2. Academic Validation
  3. Dihydrocapsaicin attenuates oxidative stress and apoptosis in acute myocardial infarction via promoting Raf-1/ASK1 complex formation

Dihydrocapsaicin attenuates oxidative stress and apoptosis in acute myocardial infarction via promoting Raf-1/ASK1 complex formation

  • Phytomedicine. 2025 Oct:146:157126. doi: 10.1016/j.phymed.2025.157126.
Yanmin Chen 1 Jiaying Yu 2 Hualing He 1 Wencai Xu 1 Binghua Yi 1 Xingyu Lin 1 Qiulu Yu 1 Zhonghao Lin 1 Jiafeng Lin 1 Cong Lin 3 Chenchen Cai 4 Kaiyu Huang 5
Affiliations

Affiliations

  • 1 Department of Cardiology, Key Laboratory of Panvascular Diseases of Wenzhou, The Second Affiliated Hospital and Yuying Children's Hospital of Wenzhou Medical University, Wenzhou, Zhejiang, PR China.
  • 2 Department of Cardiology, The Second Affiliated Hospital, School of Medicine, Zhejiang University, Hangzhou, Zhejiang, PR China.
  • 3 Department of Cardiology, Key Laboratory of Panvascular Diseases of Wenzhou, The Second Affiliated Hospital and Yuying Children's Hospital of Wenzhou Medical University, Wenzhou, Zhejiang, PR China. Electronic address: lincong0577@aliyun.com.
  • 4 Department of Physical Medicine and Rehabilitation, the Second Affiliated Hospital and Yuying Children's Hospital of Wenzhou Medical University, Wenzhou, Zhejiang, PR China. Electronic address: 219096@wzhealth.com.
  • 5 Department of Cardiology, Key Laboratory of Panvascular Diseases of Wenzhou, The Second Affiliated Hospital and Yuying Children's Hospital of Wenzhou Medical University, Wenzhou, Zhejiang, PR China. Electronic address: hky@wmu.edu.cn.
PMID: 40768809 DOI: 10.1016/j.phymed.2025.157126
Abstract

Background: Acute myocardial infarction (MI) remains a leading cause of morbidity and mortality worldwide. Dihydrocapsaicin (DHC), a natural antioxidant derived from Plants, has demonstrated pharmacological effects in various diseases. However, its research in the cardiovascular field remains relatively limited.

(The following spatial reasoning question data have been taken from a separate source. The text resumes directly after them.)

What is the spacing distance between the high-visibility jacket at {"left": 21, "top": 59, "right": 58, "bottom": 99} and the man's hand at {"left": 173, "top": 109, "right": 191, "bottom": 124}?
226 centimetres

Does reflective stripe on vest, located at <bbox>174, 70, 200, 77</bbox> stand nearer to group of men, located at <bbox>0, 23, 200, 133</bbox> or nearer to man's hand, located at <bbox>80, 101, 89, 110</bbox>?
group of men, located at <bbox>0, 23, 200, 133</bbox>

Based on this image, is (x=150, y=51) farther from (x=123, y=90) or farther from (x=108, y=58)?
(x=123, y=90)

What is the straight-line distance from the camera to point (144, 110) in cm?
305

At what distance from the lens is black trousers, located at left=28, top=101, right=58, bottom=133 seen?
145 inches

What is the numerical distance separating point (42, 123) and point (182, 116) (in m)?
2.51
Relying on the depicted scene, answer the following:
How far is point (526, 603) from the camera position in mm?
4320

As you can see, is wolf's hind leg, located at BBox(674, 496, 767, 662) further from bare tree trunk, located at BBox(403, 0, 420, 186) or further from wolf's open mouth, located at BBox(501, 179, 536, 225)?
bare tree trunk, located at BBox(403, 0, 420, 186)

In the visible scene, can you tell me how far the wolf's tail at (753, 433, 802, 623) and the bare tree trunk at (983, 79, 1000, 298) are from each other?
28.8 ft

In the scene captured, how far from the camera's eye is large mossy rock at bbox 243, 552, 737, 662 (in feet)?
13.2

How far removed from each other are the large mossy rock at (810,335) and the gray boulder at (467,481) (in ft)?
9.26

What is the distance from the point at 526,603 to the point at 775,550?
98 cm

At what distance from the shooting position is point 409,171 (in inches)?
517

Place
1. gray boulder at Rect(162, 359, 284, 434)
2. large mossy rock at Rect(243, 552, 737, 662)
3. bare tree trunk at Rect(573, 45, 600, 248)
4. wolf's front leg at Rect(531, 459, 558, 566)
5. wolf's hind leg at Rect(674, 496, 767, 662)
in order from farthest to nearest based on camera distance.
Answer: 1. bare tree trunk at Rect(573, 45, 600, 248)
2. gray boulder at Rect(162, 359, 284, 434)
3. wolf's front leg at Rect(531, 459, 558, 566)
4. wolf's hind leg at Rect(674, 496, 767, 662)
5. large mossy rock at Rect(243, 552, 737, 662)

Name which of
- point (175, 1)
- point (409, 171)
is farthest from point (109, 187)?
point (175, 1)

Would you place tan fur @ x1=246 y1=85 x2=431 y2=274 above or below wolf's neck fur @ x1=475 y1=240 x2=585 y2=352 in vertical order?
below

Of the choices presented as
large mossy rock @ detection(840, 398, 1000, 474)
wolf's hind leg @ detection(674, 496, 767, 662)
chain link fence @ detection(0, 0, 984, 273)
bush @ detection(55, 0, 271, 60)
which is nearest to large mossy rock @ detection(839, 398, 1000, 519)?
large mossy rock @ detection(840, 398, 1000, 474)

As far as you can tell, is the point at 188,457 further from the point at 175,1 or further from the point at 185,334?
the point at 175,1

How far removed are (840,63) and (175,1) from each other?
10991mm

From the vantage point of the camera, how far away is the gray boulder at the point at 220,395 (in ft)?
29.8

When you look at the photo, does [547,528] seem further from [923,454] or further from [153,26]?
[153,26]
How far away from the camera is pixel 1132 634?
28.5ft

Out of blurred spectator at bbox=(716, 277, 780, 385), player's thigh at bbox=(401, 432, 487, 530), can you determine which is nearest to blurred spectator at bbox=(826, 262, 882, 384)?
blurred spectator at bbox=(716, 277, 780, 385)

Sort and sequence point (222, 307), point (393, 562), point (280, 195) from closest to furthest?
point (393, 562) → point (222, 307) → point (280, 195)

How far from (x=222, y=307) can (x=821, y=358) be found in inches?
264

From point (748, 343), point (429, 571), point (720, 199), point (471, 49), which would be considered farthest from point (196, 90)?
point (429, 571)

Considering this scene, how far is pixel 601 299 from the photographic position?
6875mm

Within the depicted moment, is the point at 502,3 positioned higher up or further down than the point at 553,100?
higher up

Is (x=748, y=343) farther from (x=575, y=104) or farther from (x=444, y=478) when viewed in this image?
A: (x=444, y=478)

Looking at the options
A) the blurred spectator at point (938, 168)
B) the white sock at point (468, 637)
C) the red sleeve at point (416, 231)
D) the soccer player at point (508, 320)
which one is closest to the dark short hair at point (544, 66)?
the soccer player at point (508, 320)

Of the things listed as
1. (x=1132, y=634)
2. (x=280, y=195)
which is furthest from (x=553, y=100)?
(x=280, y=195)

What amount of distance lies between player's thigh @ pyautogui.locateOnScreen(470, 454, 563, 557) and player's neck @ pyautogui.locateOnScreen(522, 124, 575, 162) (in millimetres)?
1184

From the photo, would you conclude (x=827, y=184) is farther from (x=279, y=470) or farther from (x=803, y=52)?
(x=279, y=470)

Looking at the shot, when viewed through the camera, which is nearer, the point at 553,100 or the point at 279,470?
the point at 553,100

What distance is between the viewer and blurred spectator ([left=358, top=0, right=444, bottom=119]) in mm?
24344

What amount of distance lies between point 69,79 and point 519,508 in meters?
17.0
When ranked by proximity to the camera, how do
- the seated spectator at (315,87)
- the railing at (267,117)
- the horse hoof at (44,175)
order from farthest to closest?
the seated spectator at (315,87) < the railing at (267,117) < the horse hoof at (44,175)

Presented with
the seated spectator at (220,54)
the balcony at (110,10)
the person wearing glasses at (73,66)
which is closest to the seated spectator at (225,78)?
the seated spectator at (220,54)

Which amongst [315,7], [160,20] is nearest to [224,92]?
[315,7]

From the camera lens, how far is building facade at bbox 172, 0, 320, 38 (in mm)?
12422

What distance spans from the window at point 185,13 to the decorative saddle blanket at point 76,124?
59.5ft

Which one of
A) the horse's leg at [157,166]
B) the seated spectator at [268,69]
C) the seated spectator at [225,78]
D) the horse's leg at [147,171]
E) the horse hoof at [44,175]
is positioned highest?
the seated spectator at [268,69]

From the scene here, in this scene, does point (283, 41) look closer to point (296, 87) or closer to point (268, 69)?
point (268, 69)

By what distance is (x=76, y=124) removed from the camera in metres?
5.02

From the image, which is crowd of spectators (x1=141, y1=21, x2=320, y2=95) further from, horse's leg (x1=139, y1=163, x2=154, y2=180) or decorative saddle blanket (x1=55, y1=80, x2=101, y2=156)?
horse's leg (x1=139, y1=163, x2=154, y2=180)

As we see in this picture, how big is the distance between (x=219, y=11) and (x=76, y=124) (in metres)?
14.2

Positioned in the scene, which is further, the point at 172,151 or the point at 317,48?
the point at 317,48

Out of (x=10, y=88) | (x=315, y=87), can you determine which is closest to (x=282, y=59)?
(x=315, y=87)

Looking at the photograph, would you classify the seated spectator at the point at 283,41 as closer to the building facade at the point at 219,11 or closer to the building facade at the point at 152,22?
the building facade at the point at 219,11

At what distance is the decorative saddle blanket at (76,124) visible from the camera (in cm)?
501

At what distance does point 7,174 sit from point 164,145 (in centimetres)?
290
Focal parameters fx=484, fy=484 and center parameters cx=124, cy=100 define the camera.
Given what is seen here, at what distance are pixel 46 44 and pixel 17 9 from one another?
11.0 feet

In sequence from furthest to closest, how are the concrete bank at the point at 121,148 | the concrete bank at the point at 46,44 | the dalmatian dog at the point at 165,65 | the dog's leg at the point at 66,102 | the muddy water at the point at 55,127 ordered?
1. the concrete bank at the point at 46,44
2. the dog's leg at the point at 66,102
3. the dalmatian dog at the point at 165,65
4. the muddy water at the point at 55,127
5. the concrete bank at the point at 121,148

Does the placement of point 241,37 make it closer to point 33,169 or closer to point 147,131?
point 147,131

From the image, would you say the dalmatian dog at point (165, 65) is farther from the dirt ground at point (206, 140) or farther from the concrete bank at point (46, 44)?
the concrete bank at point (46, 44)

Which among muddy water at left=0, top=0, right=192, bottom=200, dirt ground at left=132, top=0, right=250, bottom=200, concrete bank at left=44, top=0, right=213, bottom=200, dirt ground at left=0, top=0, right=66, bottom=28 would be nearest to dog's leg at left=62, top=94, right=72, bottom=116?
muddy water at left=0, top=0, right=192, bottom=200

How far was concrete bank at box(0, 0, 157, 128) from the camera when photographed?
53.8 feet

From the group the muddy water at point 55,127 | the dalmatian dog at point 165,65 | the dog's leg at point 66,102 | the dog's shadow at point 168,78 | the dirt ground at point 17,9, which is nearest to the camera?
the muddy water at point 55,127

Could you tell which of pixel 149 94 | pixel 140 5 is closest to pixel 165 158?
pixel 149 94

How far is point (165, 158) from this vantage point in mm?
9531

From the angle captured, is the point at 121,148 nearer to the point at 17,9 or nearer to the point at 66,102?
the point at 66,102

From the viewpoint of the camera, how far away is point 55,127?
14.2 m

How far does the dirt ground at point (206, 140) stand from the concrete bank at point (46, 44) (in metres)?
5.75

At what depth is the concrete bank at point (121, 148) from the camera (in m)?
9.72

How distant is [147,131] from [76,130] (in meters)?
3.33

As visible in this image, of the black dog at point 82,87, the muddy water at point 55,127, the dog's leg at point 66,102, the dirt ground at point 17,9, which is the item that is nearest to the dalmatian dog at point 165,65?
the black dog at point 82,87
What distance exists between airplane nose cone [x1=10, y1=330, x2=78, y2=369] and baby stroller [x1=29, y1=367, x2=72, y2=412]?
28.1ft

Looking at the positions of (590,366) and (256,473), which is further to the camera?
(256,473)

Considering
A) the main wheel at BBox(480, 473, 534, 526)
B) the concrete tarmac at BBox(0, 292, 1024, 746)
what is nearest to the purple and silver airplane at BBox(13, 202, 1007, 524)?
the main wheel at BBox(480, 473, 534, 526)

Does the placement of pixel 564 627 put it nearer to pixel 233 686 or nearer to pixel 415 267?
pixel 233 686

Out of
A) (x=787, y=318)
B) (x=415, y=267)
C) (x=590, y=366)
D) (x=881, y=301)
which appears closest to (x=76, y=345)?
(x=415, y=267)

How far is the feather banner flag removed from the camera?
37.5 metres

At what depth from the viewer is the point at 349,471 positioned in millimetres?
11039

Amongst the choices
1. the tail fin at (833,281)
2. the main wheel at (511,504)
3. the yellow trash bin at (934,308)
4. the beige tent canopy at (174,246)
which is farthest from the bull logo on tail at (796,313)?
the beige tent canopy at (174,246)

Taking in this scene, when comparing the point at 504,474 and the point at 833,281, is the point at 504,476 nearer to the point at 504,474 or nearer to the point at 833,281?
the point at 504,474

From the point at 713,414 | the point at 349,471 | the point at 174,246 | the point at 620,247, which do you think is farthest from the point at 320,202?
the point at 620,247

Purpose: This study aimed to explore the anti-oxidative and anti-apoptotic effects of DHC on MI and its underlying mechanisms.

Methods: The MI model was established by left coronary artery ligation. In vitro, the H9c2 cardiomyocyte injury model was established via oxygen-glucose deprivation (OGD). Myocardial injury was assessed by echocardiography, infarct size, histopathological changes, and serological testing. TUNEL assay, Annexin V/PI staining assay, DHE, DCFH-DA staining and western blot analysis were used to validate cell Apoptosis and oxidative stress level. The target of DHC was investigated using immunofluorescence, biotin pull-down assays, molecular docking, molecular dynamics simulations, cellular thermal shift assays (CETSA), and drug affinity responsive target stability (DARTS). Subsequently, the molecular mechanism of the interaction between Raf-1/ASK1 complex and DHC was investigated. Moreover, Raf-1 silencing or ASK1 overexpression H9c2 cardiomyocytes were used for further validation.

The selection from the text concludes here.